*Ejercicio breve A:* Convierte en una lista numerada los registros que van desde la línea que contiene "At what distance is" hasta el final de los registros, ambos extremos incluidos. Omite las líneas en blanco.

*Fragmento del texto:*
________________________

Durante mi adolescencia nunca reparé en ella, era como si no hubiese estado ahí colgada recogiendo el polvo de esa época. Me percaté de su presencia hace dos años y unos días, cuando destrocé los nudillos de mi mano derecha pegándole un jab a la pared. La furia que me llevó a lanzar aquel piñazo llegó en la noche, después de intentar infructuosamente encontrar refugio en unas cervezas. El día se me había ido en nada.
Antes, en la mañana, había salido a correr. En ese tiempo estaba pasado de peso y eso me tenía con la autoestima baja. Corría todas los días un tramo bastante largo del malecón de La Habana sin que mi cuerpo viera la más mínima incidencia de aquel esfuerzo físico y mental.
Por alguna razón que no recuerdo, aquella mañana terminé de correr pronto. No estaba tan empapado en sudor como de costumbre cuando sonó el teléfono. “Abraham, puedes venir a firmar tu baja”, me dijeron desde otro lado de la línea.
Colgué y unos segundos después me descubrí temblando. Me invadió una sensación de vértigo. Había esperado tanto ese día que, ahora que estaba ahí, no sabía cómo reaccionar. Creo que a lo único que atiné fue a llamar a mis padres y contarles la noticia.

________________________

*Material del ejercicio:*
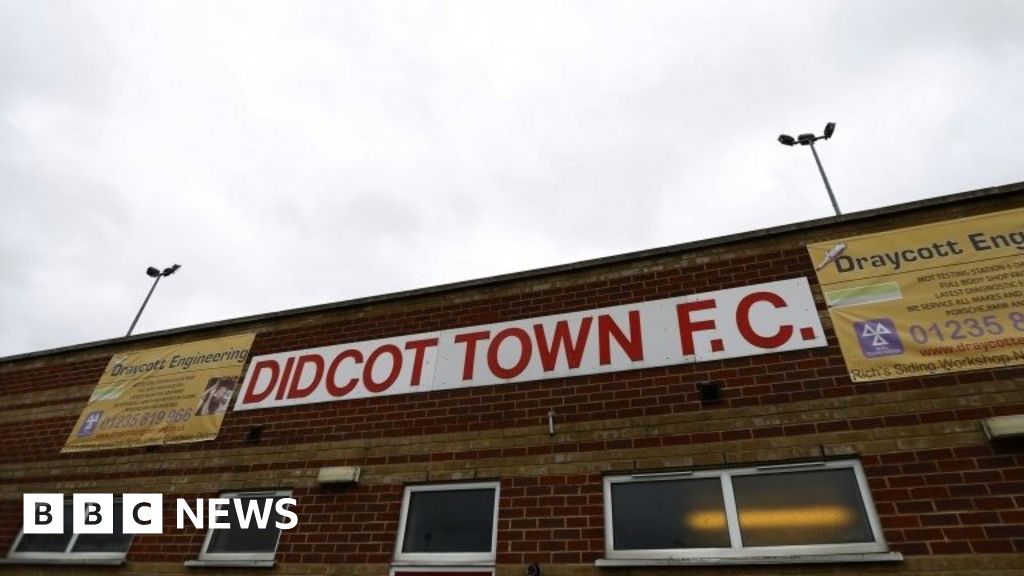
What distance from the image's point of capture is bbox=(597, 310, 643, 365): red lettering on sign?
22.2ft

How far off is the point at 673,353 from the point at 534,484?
2.21 metres

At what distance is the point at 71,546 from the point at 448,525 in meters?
5.52

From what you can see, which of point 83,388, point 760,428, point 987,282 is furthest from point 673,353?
point 83,388

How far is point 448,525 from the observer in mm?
6219

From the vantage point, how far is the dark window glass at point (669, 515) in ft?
17.6

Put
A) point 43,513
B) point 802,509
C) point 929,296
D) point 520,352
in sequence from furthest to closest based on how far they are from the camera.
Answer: point 43,513 → point 520,352 → point 929,296 → point 802,509

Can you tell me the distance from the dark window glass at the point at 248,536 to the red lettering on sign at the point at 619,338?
14.8 ft

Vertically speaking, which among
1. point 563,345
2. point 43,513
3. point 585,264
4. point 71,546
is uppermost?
point 585,264

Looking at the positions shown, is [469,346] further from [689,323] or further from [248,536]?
[248,536]

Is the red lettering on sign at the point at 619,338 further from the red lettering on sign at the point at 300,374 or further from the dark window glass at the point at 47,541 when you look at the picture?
the dark window glass at the point at 47,541

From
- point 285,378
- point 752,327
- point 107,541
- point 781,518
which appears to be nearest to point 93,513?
point 107,541

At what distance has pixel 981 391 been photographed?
527 cm

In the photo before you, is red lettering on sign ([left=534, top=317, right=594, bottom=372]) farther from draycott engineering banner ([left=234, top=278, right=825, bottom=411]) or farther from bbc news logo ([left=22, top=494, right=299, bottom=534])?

________________________

*Ejercicio breve B:* Enumera todas las partes del cuerpo que se mencionan en el fragmento del texto.

*Respuesta A:*
1. At what distance is the point at 71,546 from the point at 448,525 in meters?
2. 5.52
3. From what you can see, which of point 83,388, point 760,428, point 987,282 is furthest from point 673,353?
4. point 83,388
5. How far is point 448,525 from the observer in mm?
6. 6219
7. From the vantage point, how far is the dark window glass at point (669, 515) in ft?
8. 17.6
9. Put
10. A) point 43,513
11. B) point 802,509
12. C) point 929,296
13. D) point 520,352
14. in sequence from furthest to closest based on how far they are from the camera.
15. Answer: point 43,513 → point 520,352 → point 929,296 → point 802,509
16. Can you tell me the distance from the dark window glass at the point at 248,536 to the red lettering on sign at the point at 619,338?
17. 14.8 ft
18. Vertically speaking, which among
19. 1. point 563,345
20. 2. point 43,513
21. 3. point 585,264
22. 4. point 71,546
23. is uppermost?
24. point 585,264
25. Looking at the positions shown, is [469,346] further from [689,323] or further from [248,536]?
26. [248,536]
27. Is the red lettering on sign at the point at 619,338 further from the red lettering on sign at the point at 300,374 or further from the dark window glass at the point at 47,541 when you look at the picture?
28. the dark window glass at the point at 47,541
29. From
30. - point 285,378
31. - point 752,327
32. - point 107,541
33. - point 781,518
34. which appears to be nearest to point 93,513?
35. point 107,541
36. At what distance has pixel 981 391 been photographed?
37. 527 cm
38. In the photo before you, is red lettering on sign ([left=534, top=317, right=594, bottom=372]) farther from draycott engineering banner ([left=234, top=278, right=825, bottom=411]) or farther from bbc news logo ([left=22, top=494, right=299, bottom=534])?

*Respuesta B:*
- nudillos
- mano derecha
- cuerpo